Try to recreate it and make it more informative… (Think about colors, labels of the values on the x-axis, …) Don’t forget to first import the ‘Friends data’.

# There are many solutions to this task.
# Below, I introduce mine (while also demonstrating some code of ggplot-extensions).
# Don't forget to install these packages first

## Load additional packages
library(here)
library(haven)
library(ggtext)
library(geomtextpath)

## Read SPSS-data into RStudio
Friends <- read_sav(here("Data", "Friends.sav"))

Friends %>%
  ## Recode variables to make labels more meaningful
  mutate(Occassion = factor(occassion, 
                            levels = c(1:3),
                            labels = c("\nBefore\n experiment",  #\n adds a break
                                       "\nAfter 12 weeks", 
                                       "\nLast week")),
         Condition = factor(condition, 
                            levels = c(1:3),
                            labels = c("English subtitles",
                                       "Spanish subtitles",
                                       "No subtitles")),
         ## Convert the variable 'student' to a factor
         Student = factor(student)) %>%
  ## Group data by 'Occassion'
  group_by(Occassion) %>%
  ## Calculate mean across all students per occassion
  summarise(across(c(Condition, Student, fluency)),
            mean_fluency = mean(fluency)) %>%
  ## Ungroup data (or you might get into trouble when plotting)
  ungroup() %>%
  ggplot(aes(x = Occassion, y = fluency, group = Student)) +
  geom_line(aes(color = Condition), alpha = .5) +
  ## Add vertical dashed line at week 12
  geom_vline(aes(xintercept = "\nAfter 12 weeks"), 
             color = "grey90", size = .3, linetype = "dashed") +
  ## Add a labeled line using geom_textline (of package geomtextpath)
  geom_textline(aes(x = Occassion, y = mean_fluency,
                    label = "Average fluency across all participants"), 
                hjust = .02, vjust = -.5, fontface = "plain", size = 3) +
  ## Add labels and style the text using html-code (requires package ggtext)
  labs(title = "Fluency<sup>*</sup> in English of Spanish native speakers increased when watching one Friends episode per week especially when <span style = 'color:#E41A1C;'>English</span style> or <span style = 'color:#377EB8;'>Spanish</span style> subtitles were provided.",
       caption = "<sup>*</sup>Fluency was measured before the experiment, after 12 weeks and at the end of the experiment (week 26). It is measured using the number of colloquial words and expressions students used during a free conversation.",
       y = "Fluency in English") +
  scale_x_discrete(position = "top", expand = c(0,0.1)) +
  scale_color_manual(values = c("#E41A1C", "#377EB8", "grey")) +
  theme_minimal() +
  theme(## element_textbox_simple' is used to render html-code
        plot.title = element_textbox_simple(face = "bold", lineheight = .9),
        plot.title.position = "plot",
        plot.caption = element_textbox_simple(face = "italic", width = unit(15, "cm"),
                                              margin = margin(1,0,0,0, "cm"), 
                                              color = "grey"),
        plot.caption.position = "plot",
        axis.text.x = element_text(size = 10),
        axis.title.x = element_blank(),
        axis.title.y = element_text(face = "bold"),
        panel.grid.minor = element_blank(),
        panel.grid.major.x = element_blank(),
        panel.grid.major.y = element_line(size = .6),
        legend.position = "none")

Warning: Returning more (or less) than 1 row per `summarise()` group was deprecated in
dplyr 1.1.0.
ℹ Please use `reframe()` instead.
ℹ When switching from `summarise()` to `reframe()`, remember that `reframe()`
  always returns an ungrouped data frame and adjust accordingly.

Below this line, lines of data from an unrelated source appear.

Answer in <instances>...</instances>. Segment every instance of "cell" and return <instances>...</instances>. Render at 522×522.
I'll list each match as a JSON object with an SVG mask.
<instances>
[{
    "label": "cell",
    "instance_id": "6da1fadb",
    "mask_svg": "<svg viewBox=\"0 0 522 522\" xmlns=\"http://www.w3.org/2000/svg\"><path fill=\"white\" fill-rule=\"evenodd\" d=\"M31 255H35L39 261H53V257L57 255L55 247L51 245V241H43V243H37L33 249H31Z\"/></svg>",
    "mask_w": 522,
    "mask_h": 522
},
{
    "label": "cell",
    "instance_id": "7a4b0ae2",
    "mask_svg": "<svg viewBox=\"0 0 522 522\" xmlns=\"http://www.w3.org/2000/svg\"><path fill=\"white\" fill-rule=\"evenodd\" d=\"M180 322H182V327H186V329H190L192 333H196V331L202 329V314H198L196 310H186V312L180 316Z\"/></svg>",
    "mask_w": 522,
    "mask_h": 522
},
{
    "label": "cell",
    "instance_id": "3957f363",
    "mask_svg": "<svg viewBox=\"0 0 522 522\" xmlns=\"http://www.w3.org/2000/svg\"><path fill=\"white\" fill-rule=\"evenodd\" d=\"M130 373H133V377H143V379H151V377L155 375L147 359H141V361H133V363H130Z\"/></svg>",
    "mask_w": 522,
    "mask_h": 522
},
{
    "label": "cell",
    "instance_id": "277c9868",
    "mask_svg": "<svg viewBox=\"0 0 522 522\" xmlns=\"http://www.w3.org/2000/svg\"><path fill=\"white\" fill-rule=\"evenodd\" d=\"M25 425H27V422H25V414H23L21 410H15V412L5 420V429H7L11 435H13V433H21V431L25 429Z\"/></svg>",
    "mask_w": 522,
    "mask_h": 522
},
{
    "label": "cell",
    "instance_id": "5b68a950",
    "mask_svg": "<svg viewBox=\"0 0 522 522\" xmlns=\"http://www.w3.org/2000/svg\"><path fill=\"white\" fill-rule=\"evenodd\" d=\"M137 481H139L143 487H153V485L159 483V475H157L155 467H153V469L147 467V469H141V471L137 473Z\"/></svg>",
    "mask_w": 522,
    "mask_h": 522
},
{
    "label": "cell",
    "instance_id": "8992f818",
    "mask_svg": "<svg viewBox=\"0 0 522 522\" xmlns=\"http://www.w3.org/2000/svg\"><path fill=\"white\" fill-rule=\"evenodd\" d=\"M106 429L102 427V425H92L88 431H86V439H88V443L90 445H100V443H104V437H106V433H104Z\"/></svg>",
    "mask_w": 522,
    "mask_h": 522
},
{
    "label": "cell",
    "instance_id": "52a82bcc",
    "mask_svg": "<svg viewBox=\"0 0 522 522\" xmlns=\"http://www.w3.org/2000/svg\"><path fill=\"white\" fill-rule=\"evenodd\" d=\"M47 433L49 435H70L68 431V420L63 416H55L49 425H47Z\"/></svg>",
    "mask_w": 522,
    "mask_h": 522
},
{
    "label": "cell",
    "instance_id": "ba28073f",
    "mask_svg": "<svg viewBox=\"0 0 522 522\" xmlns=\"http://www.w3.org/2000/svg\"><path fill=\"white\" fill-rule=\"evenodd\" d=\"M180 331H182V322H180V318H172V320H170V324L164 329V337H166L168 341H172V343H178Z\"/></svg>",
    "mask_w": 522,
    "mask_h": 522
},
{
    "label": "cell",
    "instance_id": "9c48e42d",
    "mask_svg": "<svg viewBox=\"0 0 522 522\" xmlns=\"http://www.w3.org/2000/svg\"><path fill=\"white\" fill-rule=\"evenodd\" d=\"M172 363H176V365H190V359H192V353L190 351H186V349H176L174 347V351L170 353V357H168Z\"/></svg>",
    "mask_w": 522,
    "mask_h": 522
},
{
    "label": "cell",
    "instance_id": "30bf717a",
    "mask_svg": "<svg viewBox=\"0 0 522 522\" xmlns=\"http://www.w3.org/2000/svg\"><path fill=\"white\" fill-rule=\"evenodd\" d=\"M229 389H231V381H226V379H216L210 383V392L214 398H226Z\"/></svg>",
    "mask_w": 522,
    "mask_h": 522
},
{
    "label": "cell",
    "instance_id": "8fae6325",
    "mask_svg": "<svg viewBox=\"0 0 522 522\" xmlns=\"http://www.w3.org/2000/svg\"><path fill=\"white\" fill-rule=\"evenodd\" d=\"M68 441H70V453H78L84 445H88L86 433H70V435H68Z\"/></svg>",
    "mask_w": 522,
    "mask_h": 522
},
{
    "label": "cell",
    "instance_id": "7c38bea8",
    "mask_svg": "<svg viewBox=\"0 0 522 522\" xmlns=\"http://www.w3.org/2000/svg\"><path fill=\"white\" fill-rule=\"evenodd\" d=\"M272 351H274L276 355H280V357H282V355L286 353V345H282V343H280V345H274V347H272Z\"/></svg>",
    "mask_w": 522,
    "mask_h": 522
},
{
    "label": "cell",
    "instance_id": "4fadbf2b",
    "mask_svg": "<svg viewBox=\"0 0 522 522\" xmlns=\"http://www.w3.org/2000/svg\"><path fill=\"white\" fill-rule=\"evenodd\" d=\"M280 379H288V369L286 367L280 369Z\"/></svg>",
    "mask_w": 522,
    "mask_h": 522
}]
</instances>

Warning: Using `size` aesthetic for lines was deprecated in ggplot2 3.4.0.
ℹ Please use `linewidth` instead.

Warning: The `size` argument of `element_line()` is deprecated as of ggplot2 3.4.0.
ℹ Please use the `linewidth` argument instead.

If you like this challenge, have a look at #tidytuesday project. This is a project of the R community that releases a raw data set each Tuesday. This data set can be used to practise data wrangling and visualisation skills. Many participants share the results of their coding fun on social media and/or Github (the code itself).